EX-10.FF 15 form10k2005e10ff.htm EXHIBIT (10)-FF Exhibit (10)-ff

 
Exhibit (10)-ff
 
  
LETTER WAIVER
 
  
To:    Bausch & Lomb B.V. (the Company)
   Koolhovenlaan 110
   1119 NH Schiphol-Rijk
   The Netherlands

Fax:    +31 20 6554 651
Attn:   Financial Controller


and:    Bausch & Lomb Incorporated (the Guarantor)
One Bausch & Lomb Place
Rochester
New York 14604
United States of America

Fax:   +1 585 338 8188
Attn:     Corporate Treasury Operations
 
  Wednesday, August 30th, 2006
 
  Dear Sirs,
 
  US$375,000,000 credit agreement dated 29 November 2005 (as amended) between (among others) the Company, the Guarantor and Citibank International plc as facility agent (the Agreement)
 
1.  
Background
 
(a)  
This letter is supplemental to and amends the Agreement.
 
(b)  
Pursuant to Clause 25 (Amendments and Waivers) of the Agreement, the Majority Lenders have consented to the amendments to the Agreement contemplated by this letter. Accordingly, we are authorised to execute this letter on behalf of the Finance Parties.
 
2.  
Interpretation
 
(a)  
Capitalised terms defined in the Agreement have the same meaning when used in this letter unless expressly defined in this letter.
 
(b)  
The provisions of Clause 1.2 (Construction) of the Agreement apply to this letter as though they were set out in full in this letter except that references to the Agreement are to be construed as references to this letter.
 
(c)  
Effective Date means 6:00 p.m. (Rochester, New York time) 2 October, 2006, provided that the Facility Agent shall have given notification to the Obligors that it has received a copy of this letter countersigned by the Company and the Guarantor.
 
3.  
Amendments
 
(a)  
Subject to subparagraph (b) below, the Agreement will be amended from the Effective Date in accordance with subparagraph (c) below.
 
(b)  
The Agreement will not be amended by this letter unless the Facility Agent has received a copy of this letter countersigned by the Company and the Guarantor on or before the Effective Date.

** BRIEF 1 **
Write out the stretch of the letter waiver from "Interpretation" through "to this letter.", word for word.

** Excerpt from a dataset **

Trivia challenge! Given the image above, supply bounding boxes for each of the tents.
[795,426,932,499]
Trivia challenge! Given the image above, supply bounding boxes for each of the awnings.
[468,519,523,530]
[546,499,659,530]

** BRIEF 2 **
Switch "supply" to "provide" throughout the listing, and give every line of the listing again with nothing else changed.

** WRITTEN SOLUTION 1 **
Interpretation
 
(a)  
Capitalised terms defined in the Agreement have the same meaning when used in this letter unless expressly defined in this letter.
 
(b)  
The provisions of Clause 1.2 (Construction) of the Agreement apply to this letter as though they were set out in full in this letter except that references to the Agreement are to be construed as references to this letter.

** WRITTEN SOLUTION 2 **
Trivia challenge! Given the image above, provide bounding boxes for each of the tents.
[795,426,932,499]
Trivia challenge! Given the image above, provide bounding boxes for each of the awnings.
[468,519,523,530]
[546,499,659,530]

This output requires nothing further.